● TASK INSTRUCTIONS
Print all of the items below verbatim, with no changes.

● SUPPLIED MATERIAL
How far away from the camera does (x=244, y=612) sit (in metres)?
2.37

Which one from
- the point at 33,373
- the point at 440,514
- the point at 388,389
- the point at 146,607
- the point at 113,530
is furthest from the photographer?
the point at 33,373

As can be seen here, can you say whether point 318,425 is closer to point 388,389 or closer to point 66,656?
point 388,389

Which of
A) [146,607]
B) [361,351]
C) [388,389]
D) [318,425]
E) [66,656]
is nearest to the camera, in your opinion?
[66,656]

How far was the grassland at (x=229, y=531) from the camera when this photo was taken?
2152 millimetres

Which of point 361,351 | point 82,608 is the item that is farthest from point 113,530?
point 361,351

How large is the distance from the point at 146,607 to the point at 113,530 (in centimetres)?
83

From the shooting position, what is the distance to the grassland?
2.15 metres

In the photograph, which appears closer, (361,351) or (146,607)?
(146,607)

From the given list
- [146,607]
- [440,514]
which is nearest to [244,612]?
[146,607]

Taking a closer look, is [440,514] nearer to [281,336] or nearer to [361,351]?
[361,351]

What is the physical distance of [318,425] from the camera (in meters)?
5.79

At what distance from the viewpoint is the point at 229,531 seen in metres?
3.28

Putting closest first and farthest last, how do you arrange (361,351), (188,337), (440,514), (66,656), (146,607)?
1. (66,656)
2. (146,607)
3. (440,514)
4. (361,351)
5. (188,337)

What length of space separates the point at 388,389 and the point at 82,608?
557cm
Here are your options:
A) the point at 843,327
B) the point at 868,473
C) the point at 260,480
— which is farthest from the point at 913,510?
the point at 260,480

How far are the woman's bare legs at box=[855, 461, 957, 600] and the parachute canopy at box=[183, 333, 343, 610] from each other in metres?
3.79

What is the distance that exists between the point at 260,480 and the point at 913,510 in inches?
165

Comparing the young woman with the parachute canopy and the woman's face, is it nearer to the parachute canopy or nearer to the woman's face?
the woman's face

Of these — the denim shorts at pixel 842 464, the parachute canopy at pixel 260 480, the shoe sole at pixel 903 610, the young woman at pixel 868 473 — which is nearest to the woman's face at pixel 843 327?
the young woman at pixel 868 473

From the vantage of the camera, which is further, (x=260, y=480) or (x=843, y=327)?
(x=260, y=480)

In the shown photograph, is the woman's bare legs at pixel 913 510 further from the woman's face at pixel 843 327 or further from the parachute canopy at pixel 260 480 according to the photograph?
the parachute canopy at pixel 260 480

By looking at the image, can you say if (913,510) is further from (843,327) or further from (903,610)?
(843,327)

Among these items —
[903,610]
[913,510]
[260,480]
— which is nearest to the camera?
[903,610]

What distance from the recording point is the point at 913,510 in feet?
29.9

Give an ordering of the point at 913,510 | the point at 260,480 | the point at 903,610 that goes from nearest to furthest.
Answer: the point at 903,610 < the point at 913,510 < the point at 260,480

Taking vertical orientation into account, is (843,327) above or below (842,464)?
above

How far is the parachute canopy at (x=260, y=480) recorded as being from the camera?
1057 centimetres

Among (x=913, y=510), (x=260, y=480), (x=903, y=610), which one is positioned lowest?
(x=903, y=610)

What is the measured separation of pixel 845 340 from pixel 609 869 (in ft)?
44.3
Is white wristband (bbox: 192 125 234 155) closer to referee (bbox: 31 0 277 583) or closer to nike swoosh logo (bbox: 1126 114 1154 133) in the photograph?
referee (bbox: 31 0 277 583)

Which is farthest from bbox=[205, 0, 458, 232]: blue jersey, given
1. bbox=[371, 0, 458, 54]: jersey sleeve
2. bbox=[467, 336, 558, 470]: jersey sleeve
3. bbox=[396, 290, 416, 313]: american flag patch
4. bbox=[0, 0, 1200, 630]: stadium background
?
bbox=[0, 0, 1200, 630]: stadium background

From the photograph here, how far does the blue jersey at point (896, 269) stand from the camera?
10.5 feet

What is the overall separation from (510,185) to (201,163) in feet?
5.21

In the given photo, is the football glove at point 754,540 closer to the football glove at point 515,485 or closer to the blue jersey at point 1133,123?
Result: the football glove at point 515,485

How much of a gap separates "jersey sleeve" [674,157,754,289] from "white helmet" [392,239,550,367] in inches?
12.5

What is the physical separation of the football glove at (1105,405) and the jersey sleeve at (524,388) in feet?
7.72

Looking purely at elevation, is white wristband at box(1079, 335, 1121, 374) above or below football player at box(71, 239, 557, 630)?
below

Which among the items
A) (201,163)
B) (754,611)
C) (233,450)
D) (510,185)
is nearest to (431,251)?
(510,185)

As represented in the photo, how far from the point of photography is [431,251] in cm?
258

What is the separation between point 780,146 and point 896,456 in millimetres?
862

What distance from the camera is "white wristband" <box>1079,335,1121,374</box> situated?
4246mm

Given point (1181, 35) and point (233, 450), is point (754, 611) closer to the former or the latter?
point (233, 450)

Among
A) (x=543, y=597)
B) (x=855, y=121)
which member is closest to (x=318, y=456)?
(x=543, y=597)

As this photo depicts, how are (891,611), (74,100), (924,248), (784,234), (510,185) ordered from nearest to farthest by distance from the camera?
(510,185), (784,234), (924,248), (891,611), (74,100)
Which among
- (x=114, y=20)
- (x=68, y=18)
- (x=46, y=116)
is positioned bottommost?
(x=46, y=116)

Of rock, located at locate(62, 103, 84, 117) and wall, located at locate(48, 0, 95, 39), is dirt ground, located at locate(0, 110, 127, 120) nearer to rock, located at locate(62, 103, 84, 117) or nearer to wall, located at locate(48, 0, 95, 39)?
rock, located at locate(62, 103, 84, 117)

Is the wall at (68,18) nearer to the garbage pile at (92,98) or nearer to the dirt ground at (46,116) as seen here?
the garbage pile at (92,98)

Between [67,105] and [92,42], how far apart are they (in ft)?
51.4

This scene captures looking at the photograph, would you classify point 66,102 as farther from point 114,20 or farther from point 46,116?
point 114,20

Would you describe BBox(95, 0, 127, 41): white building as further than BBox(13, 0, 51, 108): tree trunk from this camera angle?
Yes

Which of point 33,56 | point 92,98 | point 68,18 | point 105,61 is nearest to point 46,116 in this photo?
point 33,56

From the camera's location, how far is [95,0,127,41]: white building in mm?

● EXERCISE RESULT
How far away from the camera does (x=244, y=612) sit (in metres)?
2.37

Which one from
- the point at 33,373
- the point at 440,514
- the point at 388,389
- the point at 146,607
- the point at 113,530
is furthest from the photographer?
the point at 33,373

As can be seen here, can you say whether point 318,425 is closer to point 388,389 or closer to point 66,656?
point 388,389

Which of
A) [146,607]
B) [361,351]
C) [388,389]
D) [318,425]
E) [66,656]
is nearest to the camera, in your opinion?
[66,656]

How far was the grassland at (x=229, y=531) from the camera when this photo was taken?
2152 millimetres

Which of point 361,351 | point 82,608 is the item that is farthest from point 113,530?
point 361,351

How large is the distance from the point at 146,607 to the point at 113,530 (in centimetres)?
83

From the shooting position, what is the distance to the grassland?
2.15 metres

In the photograph, which appears closer, (361,351) or (146,607)?
(146,607)

From the given list
- [146,607]
- [440,514]
which is nearest to [244,612]?
[146,607]

Taking a closer look, is [440,514] nearer to [281,336] or nearer to [361,351]?
[361,351]

What is the physical distance of [318,425] from the camera (in meters)?
5.79

At what distance from the viewpoint is the point at 229,531 seen in metres?
3.28

Putting closest first and farthest last, how do you arrange (361,351), (188,337), (440,514), (66,656), (146,607)?
1. (66,656)
2. (146,607)
3. (440,514)
4. (361,351)
5. (188,337)

What length of space separates the point at 388,389 and the point at 82,608?
557cm
Here are your options:
A) the point at 843,327
B) the point at 868,473
C) the point at 260,480
— which is farthest from the point at 913,510?
the point at 260,480

How far are the woman's bare legs at box=[855, 461, 957, 600] and the parachute canopy at box=[183, 333, 343, 610] from each other in metres?
3.79

What is the distance that exists between the point at 260,480 and the point at 913,510 in inches?
165

Comparing the young woman with the parachute canopy and the woman's face, is it nearer to the parachute canopy or nearer to the woman's face?
the woman's face

Of these — the denim shorts at pixel 842 464, the parachute canopy at pixel 260 480, the shoe sole at pixel 903 610, the young woman at pixel 868 473 — which is nearest to the woman's face at pixel 843 327?
the young woman at pixel 868 473

From the vantage of the camera, which is further, (x=260, y=480) or (x=843, y=327)?
(x=260, y=480)

In the shown photograph, is the woman's bare legs at pixel 913 510 further from the woman's face at pixel 843 327 or further from the parachute canopy at pixel 260 480 according to the photograph?
the parachute canopy at pixel 260 480

By looking at the image, can you say if (913,510) is further from (843,327) or further from (903,610)?
(843,327)

Among these items —
[903,610]
[913,510]
[260,480]
— which is nearest to the camera?
[903,610]

What distance from the recording point is the point at 913,510 in feet?
29.9

Give an ordering of the point at 913,510 | the point at 260,480 | the point at 903,610 that goes from nearest to furthest.
Answer: the point at 903,610 < the point at 913,510 < the point at 260,480

Taking vertical orientation into account, is (843,327) above or below (842,464)?
above

How far is the parachute canopy at (x=260, y=480) recorded as being from the camera?
1057 centimetres

Among (x=913, y=510), (x=260, y=480), (x=903, y=610), which one is positioned lowest?
(x=903, y=610)

What is the measured separation of pixel 845 340 from pixel 609 869 (in ft)?
44.3
Is white wristband (bbox: 192 125 234 155) closer to referee (bbox: 31 0 277 583) or closer to nike swoosh logo (bbox: 1126 114 1154 133) in the photograph?
referee (bbox: 31 0 277 583)

Which is farthest from bbox=[205, 0, 458, 232]: blue jersey, given
1. bbox=[371, 0, 458, 54]: jersey sleeve
2. bbox=[467, 336, 558, 470]: jersey sleeve
3. bbox=[396, 290, 416, 313]: american flag patch
4. bbox=[0, 0, 1200, 630]: stadium background
?
bbox=[0, 0, 1200, 630]: stadium background

From the photograph here, how far does the blue jersey at point (896, 269) stand from the camera?
10.5 feet

What is the overall separation from (510,185) to (201,163) in feet?
5.21

In the given photo, is the football glove at point 754,540 closer to the football glove at point 515,485 or closer to the blue jersey at point 1133,123?
Result: the football glove at point 515,485

How much of a gap separates "jersey sleeve" [674,157,754,289] from "white helmet" [392,239,550,367] in inches?
12.5

What is the physical separation of the football glove at (1105,405) and the jersey sleeve at (524,388) in feet?
7.72

Looking purely at elevation, is white wristband at box(1079, 335, 1121, 374) above or below football player at box(71, 239, 557, 630)?
below

Which among the items
A) (201,163)
B) (754,611)
C) (233,450)
D) (510,185)
is nearest to (431,251)?
(510,185)

As represented in the photo, how far from the point of photography is [431,251] in cm?
258

What is the separation between point 780,146 and point 896,456 in millimetres?
862

What distance from the camera is "white wristband" <box>1079,335,1121,374</box> situated?
4246mm

Given point (1181, 35) and point (233, 450), is point (754, 611) closer to the former or the latter?
point (233, 450)

Among
A) (x=543, y=597)
B) (x=855, y=121)
which member is closest to (x=318, y=456)?
(x=543, y=597)

As this photo depicts, how are (891,611), (74,100), (924,248), (784,234), (510,185) ordered from nearest to farthest by distance from the camera?
(510,185), (784,234), (924,248), (891,611), (74,100)
Which among
- (x=114, y=20)
- (x=68, y=18)
- (x=46, y=116)
is positioned bottommost?
(x=46, y=116)

Of rock, located at locate(62, 103, 84, 117) and wall, located at locate(48, 0, 95, 39), is dirt ground, located at locate(0, 110, 127, 120) nearer to rock, located at locate(62, 103, 84, 117) or nearer to wall, located at locate(48, 0, 95, 39)?
rock, located at locate(62, 103, 84, 117)

Is the wall at (68,18) nearer to the garbage pile at (92,98) or nearer to the dirt ground at (46,116) as seen here?
the garbage pile at (92,98)

Between [67,105] and [92,42], how far apart are they (in ft)?
51.4

This scene captures looking at the photograph, would you classify point 66,102 as farther from point 114,20 or farther from point 46,116?
point 114,20

Would you describe BBox(95, 0, 127, 41): white building as further than BBox(13, 0, 51, 108): tree trunk from this camera angle?
Yes

Which of point 33,56 | point 92,98 | point 68,18 | point 105,61 is nearest to point 46,116 in this photo?
point 33,56

From the camera's location, how far is [95,0,127,41]: white building in mm?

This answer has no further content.